The attorneys general of 13 states are challenging President Bush's plan to protect doctors who refuse to perform abortions.
They sent a letter to Washington, protesting that the rule is too vague and threatens a woman's right to choose.
"The proposed regulation completely obliterates the rights of patients to legal and medically necessary health care services in favor of a single-minded focus on protecting a health care provider's right to claim a personal moral or religious belief," the attorneys general said in a letter to the Department of Health and Human Services.
The proposed rule would require hospitals and doctors offices to certify in writing they're obeying federal laws that protect the conscience rights of health care workers.
Last month, the Bush Administration proposed stronger job protections for doctors and health care workers who refused to participate in abortions, because of religious or moral objections.
Pro-life groups called it a victory for the First Amendment, while pro-choice supporters said they feared the rule would be stretched to include birth control.
The public comment period for the proposed rule ends Thursday.
The American American Psychiatric Association and the American Academy of Pediatrics have already voiced their written opinions about the rule.

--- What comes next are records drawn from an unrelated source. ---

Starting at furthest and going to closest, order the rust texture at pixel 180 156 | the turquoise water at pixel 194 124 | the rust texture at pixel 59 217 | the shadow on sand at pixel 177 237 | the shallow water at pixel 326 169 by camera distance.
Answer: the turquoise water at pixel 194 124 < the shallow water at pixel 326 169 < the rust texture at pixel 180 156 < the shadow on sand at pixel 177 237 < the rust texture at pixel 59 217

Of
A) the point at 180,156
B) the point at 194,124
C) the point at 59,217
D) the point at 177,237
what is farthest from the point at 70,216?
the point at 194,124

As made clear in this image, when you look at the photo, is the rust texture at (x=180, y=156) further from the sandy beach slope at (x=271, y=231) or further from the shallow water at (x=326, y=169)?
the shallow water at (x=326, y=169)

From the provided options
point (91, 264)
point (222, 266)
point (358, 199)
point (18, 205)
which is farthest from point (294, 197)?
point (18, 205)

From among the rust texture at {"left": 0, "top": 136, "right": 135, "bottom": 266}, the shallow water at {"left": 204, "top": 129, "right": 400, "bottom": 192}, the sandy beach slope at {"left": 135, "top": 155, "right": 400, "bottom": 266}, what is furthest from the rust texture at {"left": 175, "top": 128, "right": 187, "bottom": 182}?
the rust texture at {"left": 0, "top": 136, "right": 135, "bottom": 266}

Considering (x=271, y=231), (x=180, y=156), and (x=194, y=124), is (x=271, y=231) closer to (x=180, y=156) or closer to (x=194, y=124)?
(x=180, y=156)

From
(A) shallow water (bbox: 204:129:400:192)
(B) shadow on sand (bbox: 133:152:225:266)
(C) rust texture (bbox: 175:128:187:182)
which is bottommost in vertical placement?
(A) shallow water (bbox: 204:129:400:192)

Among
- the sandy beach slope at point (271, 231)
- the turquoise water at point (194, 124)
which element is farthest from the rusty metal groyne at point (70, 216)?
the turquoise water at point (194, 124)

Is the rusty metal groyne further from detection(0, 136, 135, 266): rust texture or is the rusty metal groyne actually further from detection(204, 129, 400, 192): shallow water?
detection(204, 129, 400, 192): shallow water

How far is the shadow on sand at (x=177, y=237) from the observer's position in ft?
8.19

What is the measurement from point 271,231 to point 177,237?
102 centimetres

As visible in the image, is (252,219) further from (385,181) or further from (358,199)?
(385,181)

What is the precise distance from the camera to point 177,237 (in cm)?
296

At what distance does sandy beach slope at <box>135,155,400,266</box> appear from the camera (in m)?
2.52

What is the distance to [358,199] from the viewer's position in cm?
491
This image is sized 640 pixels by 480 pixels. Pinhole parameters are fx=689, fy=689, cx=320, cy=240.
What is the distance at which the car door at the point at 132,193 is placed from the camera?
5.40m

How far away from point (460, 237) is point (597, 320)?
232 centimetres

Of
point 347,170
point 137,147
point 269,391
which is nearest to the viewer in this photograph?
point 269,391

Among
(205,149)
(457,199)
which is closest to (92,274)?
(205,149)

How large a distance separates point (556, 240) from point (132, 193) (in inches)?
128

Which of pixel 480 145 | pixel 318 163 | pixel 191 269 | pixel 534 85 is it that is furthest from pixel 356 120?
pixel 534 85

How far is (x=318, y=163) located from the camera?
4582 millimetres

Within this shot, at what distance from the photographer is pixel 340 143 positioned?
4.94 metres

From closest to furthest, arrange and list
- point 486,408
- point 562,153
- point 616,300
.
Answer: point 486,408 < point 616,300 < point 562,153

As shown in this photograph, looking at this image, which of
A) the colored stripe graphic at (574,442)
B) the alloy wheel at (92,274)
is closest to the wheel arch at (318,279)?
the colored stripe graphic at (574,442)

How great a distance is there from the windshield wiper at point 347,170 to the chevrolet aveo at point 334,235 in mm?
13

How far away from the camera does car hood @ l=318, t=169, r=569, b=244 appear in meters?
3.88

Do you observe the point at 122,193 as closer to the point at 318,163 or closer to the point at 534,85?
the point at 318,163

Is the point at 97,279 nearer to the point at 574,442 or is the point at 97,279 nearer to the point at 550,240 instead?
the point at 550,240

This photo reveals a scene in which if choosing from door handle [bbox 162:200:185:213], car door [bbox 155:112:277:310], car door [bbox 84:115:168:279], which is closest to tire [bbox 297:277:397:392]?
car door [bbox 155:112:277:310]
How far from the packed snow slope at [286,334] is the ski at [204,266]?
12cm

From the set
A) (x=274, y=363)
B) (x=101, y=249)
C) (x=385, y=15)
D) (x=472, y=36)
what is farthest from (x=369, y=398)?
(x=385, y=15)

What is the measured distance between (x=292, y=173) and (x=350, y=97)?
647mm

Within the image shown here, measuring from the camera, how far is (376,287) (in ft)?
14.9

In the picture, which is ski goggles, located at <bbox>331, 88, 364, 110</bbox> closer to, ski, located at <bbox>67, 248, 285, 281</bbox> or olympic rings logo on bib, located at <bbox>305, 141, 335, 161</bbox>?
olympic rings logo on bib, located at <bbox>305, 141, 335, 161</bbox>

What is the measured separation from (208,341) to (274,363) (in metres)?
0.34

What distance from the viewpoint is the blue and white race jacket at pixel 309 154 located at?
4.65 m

They said doctors and nurses already not required to perform abortions or sterilizations can refuse to do so. But each health care professional is ethically bound to inform patients about all of their treatment options. If health care professionals cannot or will not provide a certain service, they are ethically obligated to refer patients in a timely manner to someone who can.

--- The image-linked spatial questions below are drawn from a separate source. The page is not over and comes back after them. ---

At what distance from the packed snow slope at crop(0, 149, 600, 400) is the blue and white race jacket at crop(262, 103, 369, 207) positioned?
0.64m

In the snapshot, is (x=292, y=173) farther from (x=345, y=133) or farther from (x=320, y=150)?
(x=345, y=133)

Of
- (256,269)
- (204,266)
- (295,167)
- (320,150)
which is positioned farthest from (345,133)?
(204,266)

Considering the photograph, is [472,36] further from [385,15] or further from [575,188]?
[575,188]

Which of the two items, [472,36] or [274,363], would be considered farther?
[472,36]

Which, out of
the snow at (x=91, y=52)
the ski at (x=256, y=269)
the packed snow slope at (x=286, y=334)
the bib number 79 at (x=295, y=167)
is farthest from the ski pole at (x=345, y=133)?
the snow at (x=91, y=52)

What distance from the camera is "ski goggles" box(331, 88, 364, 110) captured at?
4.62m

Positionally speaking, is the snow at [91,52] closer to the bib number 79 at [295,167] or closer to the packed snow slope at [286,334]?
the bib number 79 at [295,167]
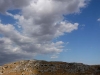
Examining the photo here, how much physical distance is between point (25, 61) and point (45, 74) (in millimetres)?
13909

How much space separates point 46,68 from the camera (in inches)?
2936

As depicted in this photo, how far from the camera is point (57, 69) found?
74000mm

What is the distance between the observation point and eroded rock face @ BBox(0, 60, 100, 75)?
72.6m

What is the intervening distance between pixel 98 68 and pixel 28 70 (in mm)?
29005

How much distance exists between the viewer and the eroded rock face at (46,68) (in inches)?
2857

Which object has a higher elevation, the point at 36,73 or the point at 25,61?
the point at 25,61

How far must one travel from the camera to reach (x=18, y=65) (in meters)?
78.8

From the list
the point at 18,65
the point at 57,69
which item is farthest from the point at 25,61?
the point at 57,69

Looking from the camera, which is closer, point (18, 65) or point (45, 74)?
point (45, 74)

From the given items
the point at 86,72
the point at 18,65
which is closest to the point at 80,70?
the point at 86,72

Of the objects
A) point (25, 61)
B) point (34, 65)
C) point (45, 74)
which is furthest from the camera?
point (25, 61)

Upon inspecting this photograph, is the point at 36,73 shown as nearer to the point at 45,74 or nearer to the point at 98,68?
the point at 45,74

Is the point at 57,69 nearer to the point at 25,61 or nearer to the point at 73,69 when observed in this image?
the point at 73,69

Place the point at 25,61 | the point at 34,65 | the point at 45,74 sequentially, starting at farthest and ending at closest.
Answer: the point at 25,61
the point at 34,65
the point at 45,74
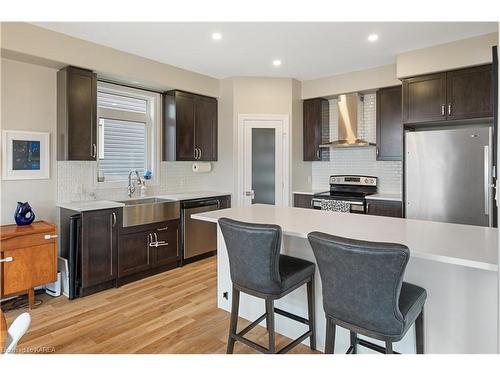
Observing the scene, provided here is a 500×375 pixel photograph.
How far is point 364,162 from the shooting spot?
4949 millimetres

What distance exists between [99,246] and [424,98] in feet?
13.2

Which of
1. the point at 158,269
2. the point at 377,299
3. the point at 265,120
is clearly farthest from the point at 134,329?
the point at 265,120

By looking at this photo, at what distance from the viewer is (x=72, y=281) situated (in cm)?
326

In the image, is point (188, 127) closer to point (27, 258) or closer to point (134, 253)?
point (134, 253)

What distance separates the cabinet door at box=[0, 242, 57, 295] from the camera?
2.88m

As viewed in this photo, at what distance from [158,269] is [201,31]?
2.80m

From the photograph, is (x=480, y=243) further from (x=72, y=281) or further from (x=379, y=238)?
(x=72, y=281)

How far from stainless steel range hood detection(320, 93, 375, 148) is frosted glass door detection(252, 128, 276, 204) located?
3.01 feet

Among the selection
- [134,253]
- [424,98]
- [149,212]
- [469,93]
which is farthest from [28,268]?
[469,93]

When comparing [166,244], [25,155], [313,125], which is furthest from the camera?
[313,125]

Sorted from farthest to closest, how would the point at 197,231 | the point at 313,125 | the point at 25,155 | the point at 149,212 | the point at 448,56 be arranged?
the point at 313,125 → the point at 197,231 → the point at 149,212 → the point at 448,56 → the point at 25,155

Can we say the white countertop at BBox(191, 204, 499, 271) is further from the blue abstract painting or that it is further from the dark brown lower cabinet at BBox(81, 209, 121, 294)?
the blue abstract painting

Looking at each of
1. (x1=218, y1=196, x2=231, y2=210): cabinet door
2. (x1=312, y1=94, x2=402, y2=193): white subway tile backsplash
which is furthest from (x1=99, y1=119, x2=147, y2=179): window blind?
(x1=312, y1=94, x2=402, y2=193): white subway tile backsplash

"Implementation of this regulation would effectively allow health care providers' personal beliefs to override patients' right to full disclosure of accurate information and available health care resources," the medical associations wrote.
Secretary of Health and Human Services Mike Leavitt, who has written at length on the need for such a rule, has said the measure is directly focused on the protection of practitioner conscience.

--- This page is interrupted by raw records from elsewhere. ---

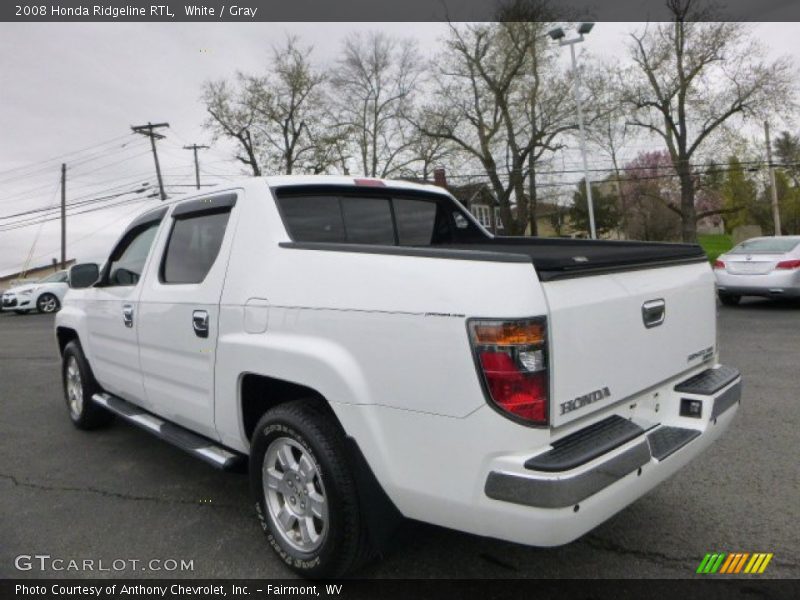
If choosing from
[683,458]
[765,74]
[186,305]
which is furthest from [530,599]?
[765,74]

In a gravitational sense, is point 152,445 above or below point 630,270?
below

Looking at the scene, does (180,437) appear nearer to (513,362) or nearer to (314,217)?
(314,217)

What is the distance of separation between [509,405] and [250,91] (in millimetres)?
40213

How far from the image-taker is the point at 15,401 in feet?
21.6

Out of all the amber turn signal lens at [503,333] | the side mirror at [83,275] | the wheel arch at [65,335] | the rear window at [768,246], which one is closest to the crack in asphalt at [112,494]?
the wheel arch at [65,335]

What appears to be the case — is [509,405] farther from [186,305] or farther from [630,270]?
[186,305]

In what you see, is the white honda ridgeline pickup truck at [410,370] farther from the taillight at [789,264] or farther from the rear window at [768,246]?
the rear window at [768,246]

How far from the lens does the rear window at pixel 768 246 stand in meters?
11.2

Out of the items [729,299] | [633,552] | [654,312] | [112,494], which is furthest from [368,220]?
[729,299]

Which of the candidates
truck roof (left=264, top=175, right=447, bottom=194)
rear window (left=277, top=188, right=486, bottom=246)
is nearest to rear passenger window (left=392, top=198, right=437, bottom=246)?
rear window (left=277, top=188, right=486, bottom=246)

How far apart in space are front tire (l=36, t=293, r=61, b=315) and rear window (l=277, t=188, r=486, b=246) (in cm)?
2186

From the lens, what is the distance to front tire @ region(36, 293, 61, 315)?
21.5 metres

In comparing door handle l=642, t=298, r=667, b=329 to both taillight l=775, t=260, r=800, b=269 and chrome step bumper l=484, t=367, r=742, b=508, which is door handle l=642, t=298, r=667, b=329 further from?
taillight l=775, t=260, r=800, b=269

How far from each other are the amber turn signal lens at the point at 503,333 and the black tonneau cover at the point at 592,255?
0.69 feet
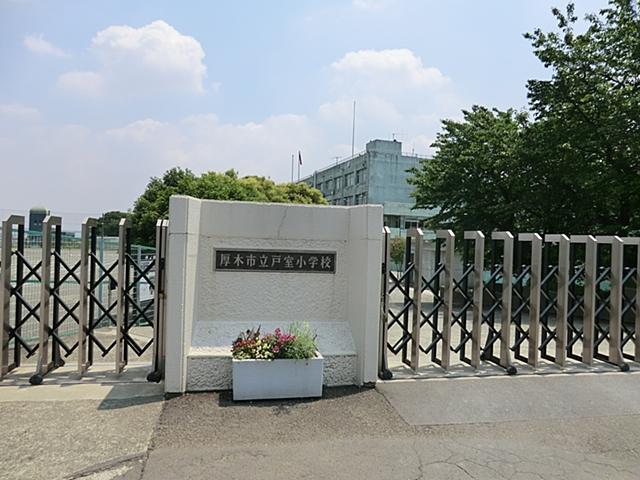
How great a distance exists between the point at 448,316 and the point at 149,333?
6.13m

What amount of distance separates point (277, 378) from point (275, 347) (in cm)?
32

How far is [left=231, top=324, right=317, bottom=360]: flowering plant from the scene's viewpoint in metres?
5.22

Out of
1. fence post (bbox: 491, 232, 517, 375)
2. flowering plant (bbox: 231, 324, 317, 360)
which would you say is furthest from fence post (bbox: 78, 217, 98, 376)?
fence post (bbox: 491, 232, 517, 375)

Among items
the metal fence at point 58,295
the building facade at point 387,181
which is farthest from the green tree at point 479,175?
the building facade at point 387,181

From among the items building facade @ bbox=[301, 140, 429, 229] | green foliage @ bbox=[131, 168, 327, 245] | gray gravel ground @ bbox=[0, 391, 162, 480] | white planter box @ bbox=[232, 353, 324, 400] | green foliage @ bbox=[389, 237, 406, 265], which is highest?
building facade @ bbox=[301, 140, 429, 229]

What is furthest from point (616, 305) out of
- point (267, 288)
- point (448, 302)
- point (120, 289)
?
point (120, 289)

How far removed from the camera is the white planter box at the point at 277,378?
5.09 meters

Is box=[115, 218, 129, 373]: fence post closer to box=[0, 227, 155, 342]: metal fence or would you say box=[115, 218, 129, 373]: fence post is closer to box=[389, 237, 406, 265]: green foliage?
box=[0, 227, 155, 342]: metal fence

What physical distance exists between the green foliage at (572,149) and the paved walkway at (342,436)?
10.0 meters

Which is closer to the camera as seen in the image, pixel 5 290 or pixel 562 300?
pixel 5 290

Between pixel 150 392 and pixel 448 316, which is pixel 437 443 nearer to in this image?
pixel 448 316

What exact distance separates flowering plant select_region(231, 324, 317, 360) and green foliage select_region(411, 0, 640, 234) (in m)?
11.2

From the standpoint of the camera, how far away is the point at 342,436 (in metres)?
4.30

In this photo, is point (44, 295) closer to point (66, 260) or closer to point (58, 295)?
point (58, 295)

"If the Department of Health and Human Services issues a regulation on this matter, it will aim at one thing, protecting the right of conscience of those who practice medicine," Leavitt said.
He continued, "This is not a discussion about the rights of a woman to get an abortion. The courts have long ago identified that right and continue to define its limits. This regulation would not be aimed at changing or redefining any of that. This is about the right of a doctor to not participate if he or she chooses for reasons they consider a matter of conscience."